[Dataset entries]
● ● ●
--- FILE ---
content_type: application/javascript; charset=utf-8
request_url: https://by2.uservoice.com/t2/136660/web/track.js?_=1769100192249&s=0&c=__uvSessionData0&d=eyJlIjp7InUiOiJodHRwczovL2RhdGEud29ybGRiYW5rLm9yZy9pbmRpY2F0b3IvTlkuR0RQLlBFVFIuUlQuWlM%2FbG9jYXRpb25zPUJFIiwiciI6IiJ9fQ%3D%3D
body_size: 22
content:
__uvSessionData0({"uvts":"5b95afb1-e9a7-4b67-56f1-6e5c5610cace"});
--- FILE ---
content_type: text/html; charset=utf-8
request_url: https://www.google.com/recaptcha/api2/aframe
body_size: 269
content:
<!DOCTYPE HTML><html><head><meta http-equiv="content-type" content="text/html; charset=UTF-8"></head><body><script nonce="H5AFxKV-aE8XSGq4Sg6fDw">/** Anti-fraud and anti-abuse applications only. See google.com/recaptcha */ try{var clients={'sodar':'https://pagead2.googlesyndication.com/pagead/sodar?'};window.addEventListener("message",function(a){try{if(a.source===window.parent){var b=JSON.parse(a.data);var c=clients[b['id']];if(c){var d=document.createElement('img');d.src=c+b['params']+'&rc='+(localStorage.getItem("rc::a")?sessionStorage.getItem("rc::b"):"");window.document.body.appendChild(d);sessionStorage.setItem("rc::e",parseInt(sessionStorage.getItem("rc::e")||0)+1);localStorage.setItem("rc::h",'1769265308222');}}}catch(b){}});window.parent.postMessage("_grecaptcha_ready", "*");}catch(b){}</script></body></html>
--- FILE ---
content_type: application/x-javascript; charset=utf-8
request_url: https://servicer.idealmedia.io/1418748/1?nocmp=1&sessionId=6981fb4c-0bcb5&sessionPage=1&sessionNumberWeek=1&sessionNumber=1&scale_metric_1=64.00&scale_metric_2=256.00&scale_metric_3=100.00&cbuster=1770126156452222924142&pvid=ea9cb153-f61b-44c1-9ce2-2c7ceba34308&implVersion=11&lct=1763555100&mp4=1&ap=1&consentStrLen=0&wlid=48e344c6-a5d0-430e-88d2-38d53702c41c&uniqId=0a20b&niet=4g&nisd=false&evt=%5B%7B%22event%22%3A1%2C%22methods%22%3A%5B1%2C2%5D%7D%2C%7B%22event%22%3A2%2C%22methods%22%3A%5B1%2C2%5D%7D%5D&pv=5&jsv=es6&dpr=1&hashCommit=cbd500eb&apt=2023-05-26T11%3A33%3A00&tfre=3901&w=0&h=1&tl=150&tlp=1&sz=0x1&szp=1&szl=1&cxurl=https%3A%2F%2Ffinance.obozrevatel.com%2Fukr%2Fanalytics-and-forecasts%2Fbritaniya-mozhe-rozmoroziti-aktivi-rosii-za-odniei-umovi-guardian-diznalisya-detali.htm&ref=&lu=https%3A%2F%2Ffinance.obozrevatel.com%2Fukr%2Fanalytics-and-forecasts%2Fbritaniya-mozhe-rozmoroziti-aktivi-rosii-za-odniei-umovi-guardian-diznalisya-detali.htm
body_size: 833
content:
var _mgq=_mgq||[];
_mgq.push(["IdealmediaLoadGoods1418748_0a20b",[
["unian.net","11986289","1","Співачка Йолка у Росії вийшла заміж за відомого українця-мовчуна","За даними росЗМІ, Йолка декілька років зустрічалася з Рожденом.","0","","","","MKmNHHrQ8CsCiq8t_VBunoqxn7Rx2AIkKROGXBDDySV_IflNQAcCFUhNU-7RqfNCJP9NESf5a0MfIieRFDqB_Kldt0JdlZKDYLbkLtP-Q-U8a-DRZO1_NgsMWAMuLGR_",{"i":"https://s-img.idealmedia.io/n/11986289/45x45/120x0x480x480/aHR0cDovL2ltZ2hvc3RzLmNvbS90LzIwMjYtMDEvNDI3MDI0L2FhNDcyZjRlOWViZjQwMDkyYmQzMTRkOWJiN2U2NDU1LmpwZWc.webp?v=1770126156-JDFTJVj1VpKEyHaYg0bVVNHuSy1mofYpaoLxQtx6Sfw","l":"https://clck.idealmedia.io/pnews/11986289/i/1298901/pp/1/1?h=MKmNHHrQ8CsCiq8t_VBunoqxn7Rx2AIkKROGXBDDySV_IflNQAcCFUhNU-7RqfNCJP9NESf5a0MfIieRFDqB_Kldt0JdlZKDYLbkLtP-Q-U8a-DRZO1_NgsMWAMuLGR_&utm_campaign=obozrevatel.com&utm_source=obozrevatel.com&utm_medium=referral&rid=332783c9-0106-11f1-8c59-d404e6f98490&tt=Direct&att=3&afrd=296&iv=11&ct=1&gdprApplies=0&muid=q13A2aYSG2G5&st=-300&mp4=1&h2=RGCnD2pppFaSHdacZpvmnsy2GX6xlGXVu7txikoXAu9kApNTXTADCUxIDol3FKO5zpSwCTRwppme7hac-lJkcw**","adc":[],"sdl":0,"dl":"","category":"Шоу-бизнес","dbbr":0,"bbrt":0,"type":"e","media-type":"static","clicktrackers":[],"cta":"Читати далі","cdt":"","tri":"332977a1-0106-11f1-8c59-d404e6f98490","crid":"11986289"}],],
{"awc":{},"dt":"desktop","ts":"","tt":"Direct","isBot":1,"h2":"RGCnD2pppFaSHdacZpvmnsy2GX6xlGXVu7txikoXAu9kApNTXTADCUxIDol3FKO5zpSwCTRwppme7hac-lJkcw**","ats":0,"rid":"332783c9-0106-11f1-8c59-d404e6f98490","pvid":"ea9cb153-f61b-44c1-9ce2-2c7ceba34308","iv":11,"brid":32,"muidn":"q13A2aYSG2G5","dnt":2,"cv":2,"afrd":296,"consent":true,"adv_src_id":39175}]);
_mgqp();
● ● ●
## [PROBLEM DETAILS]
For each line in the records that holds "javascript", show that line as it stands.

## [ANSWER FOR THE TASK]
content_type: application/javascript; charset=utf-8
content_type: application/x-javascript; charset=utf-8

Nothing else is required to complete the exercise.